The Northern Hemisphere just experienced the hottest summer on record since at least 1940, even topping last year’s record-breaking season, according to the European Union’s Copernicus Climate Change Service.
The Northern Hemisphere just experienced the hottest summer on record since at least 1940, even topping last year’s record-breaking season, according to the European Union’s Copernicus Climate Change Service.
“The temperature-related extreme events witnessed this summer will only become more intense.”
Scorching temperatures so far this year also put 2024 on track to be the hottest year since recordkeeping began in 1850, potentially unseating 2023 for the top spot. Temperatures have risen steadily since greenhouse gas emissions from burning fossil fuels soared with the Industrial Revolution, showing a clear trend in the data.
“The temperature-related extreme events witnessed this summer will only become more intense, with more devastating consequences for people and the planet unless we take urgent action to reduce greenhouse gas emissions,” Samantha Burgess, deputy director of the Copernicus Climate Change Service, said in a statement today.

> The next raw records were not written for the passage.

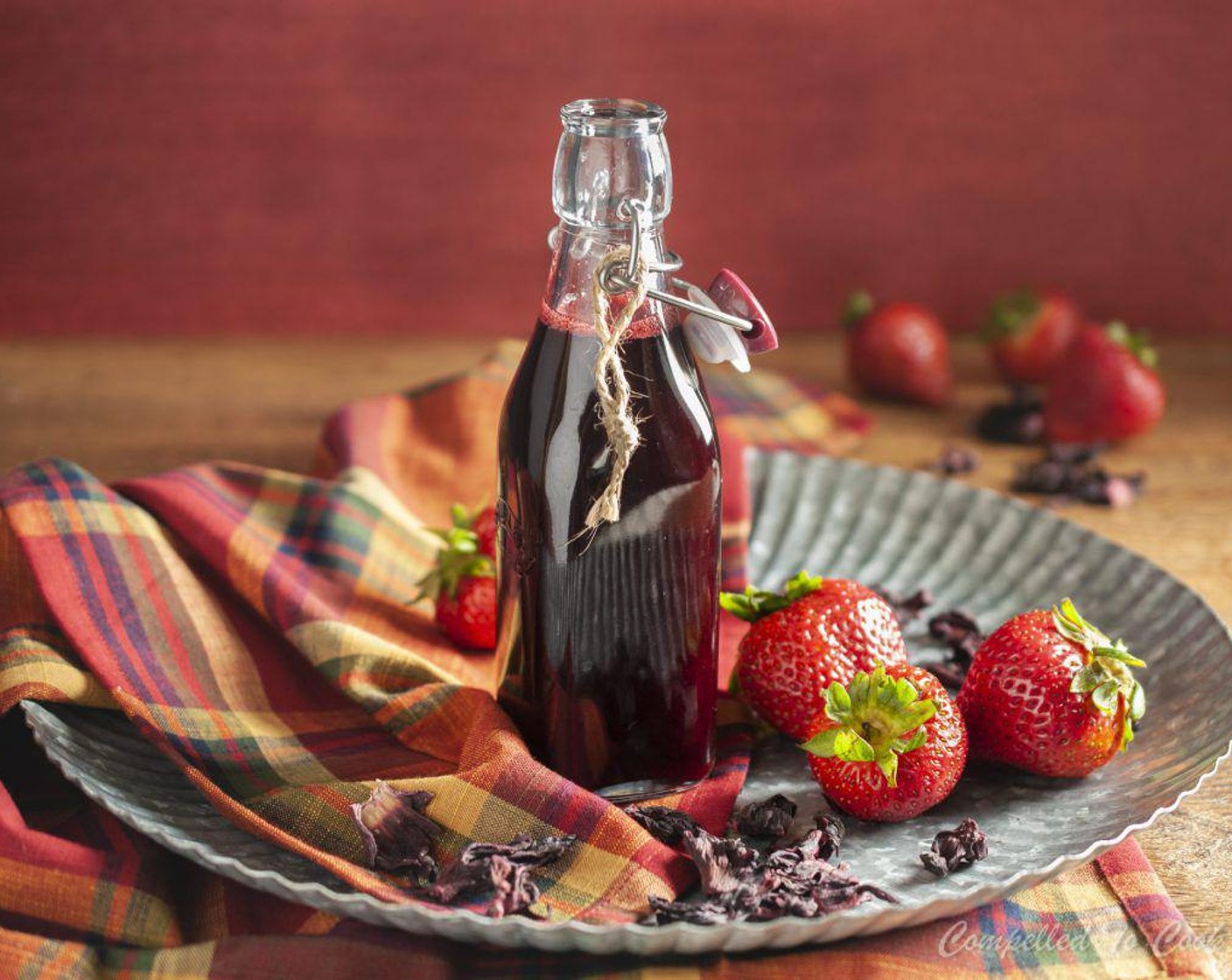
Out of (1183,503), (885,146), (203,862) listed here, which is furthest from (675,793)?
(885,146)

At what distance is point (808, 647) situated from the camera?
92 cm

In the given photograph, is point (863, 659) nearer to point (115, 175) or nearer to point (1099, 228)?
point (1099, 228)

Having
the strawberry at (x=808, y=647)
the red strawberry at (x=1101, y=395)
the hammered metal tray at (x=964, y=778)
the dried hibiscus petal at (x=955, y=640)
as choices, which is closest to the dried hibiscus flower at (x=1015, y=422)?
the red strawberry at (x=1101, y=395)

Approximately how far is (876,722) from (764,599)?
6.4 inches

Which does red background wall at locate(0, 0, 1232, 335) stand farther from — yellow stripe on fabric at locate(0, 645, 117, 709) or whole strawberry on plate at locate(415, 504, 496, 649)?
yellow stripe on fabric at locate(0, 645, 117, 709)

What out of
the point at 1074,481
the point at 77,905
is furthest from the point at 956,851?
the point at 1074,481

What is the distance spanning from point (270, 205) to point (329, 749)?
1039 mm

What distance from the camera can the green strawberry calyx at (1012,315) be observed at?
1741mm

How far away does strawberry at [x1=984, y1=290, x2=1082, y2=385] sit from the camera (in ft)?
5.71

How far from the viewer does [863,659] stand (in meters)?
0.94

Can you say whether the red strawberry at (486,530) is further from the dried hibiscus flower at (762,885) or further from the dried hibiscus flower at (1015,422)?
the dried hibiscus flower at (1015,422)

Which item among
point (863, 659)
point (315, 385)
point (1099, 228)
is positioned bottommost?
point (315, 385)

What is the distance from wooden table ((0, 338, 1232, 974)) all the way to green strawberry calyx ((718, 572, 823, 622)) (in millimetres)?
462

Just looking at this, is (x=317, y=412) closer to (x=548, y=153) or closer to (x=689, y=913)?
(x=548, y=153)
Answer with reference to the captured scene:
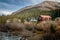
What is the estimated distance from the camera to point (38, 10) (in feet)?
18.4

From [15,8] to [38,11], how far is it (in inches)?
29.0

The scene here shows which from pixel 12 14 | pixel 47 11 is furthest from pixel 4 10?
pixel 47 11

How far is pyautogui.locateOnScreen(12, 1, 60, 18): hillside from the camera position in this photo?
5.53 meters

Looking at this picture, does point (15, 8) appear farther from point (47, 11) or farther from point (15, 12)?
point (47, 11)

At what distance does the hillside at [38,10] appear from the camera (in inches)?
218

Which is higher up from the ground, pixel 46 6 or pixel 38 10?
pixel 46 6

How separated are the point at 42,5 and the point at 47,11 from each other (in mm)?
240

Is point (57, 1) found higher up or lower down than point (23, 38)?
higher up

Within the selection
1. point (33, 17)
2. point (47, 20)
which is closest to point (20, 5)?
point (33, 17)

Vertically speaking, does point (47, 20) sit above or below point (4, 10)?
below

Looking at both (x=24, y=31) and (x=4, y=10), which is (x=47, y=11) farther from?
(x=4, y=10)

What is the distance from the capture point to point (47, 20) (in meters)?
5.52

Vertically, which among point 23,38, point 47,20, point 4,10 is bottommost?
point 23,38

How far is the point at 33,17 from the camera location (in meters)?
5.57
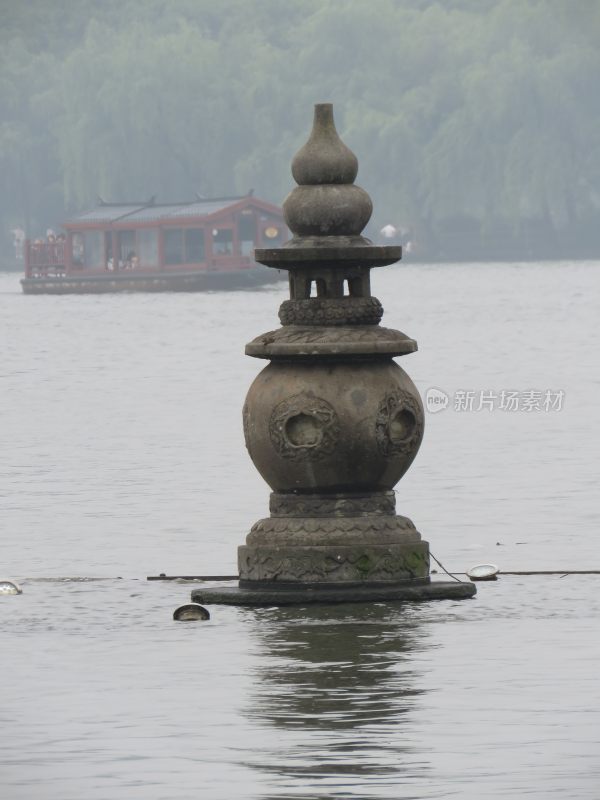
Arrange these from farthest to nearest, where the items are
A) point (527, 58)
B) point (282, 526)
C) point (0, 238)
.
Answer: point (0, 238) → point (527, 58) → point (282, 526)

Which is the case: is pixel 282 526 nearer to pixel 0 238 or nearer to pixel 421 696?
pixel 421 696

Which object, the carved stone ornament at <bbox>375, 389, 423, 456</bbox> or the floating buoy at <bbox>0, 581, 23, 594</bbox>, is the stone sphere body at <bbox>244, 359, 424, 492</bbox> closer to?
the carved stone ornament at <bbox>375, 389, 423, 456</bbox>

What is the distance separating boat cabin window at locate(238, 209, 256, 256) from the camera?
98.6 meters

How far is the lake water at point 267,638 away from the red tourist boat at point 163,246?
65183 mm

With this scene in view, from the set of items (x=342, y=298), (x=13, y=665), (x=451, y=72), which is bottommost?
(x=13, y=665)

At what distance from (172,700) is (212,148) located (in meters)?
113

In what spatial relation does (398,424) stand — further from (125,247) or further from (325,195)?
(125,247)

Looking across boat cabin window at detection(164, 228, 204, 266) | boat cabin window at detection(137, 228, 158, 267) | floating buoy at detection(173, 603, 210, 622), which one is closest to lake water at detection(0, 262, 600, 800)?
floating buoy at detection(173, 603, 210, 622)

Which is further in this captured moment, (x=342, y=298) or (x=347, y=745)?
(x=342, y=298)

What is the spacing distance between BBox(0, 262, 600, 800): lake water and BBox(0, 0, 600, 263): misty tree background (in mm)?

Image: Copernicus Climate Change Service / ECMWF
Hotter summers can trigger all sorts of negative consequences. Olympic athletes raised concerns about the heat impacting their performance and posing health risks in Paris this year, with many teams opting to ship in their own air conditioning to the Olympic Village. The Games aside, spikes in electricity demand for air conditioning during heatwaves can raise electricity bills, stress out the power grid, and cause more blackouts during the summer.
And when people can’t cool down, heat exhaustion can lead to heat stroke and even death. Heat-related deaths have climbed in the US since 2016, peaking with 2,325 documented last year. This is a problem felt across the world. This June, at least 1,300 people died during the annual pilgrimage to Mecca as temperatures reached as high as 49 degrees Celsius (120 degrees Fahrenheit).
The dataset Copernicus uses for its analysis only goes back to 1940. But other recently published research using markers in ancient tree rings found that summer 2023 was likely the hottest for the Northern Hemisphere in at least 2,000 years.
Global average surface air temperature anomalies relative to 1991–2020 for each boreal summer (June to August) from 1979 to 2024. Image: Copernicus Climate Change Service / ECMWF
Even compared to more recent years, this summer was hot. Global average temperatures between June and August were 0.69 degrees Celsius above the average from 1991 to 2020. Every fraction of a degree matters since climate change can lead to much more stark impacts at the local level.
The goal of the Paris climate agreement is to keep global average temperatures from rising more than 1.5 degrees Celsius higher than they were before the Industrial Revolution. Doing so would have tremendous health benefits, preventing between 110 and 2,720 heat-related deaths each year across 15 US cities, researchers estimate.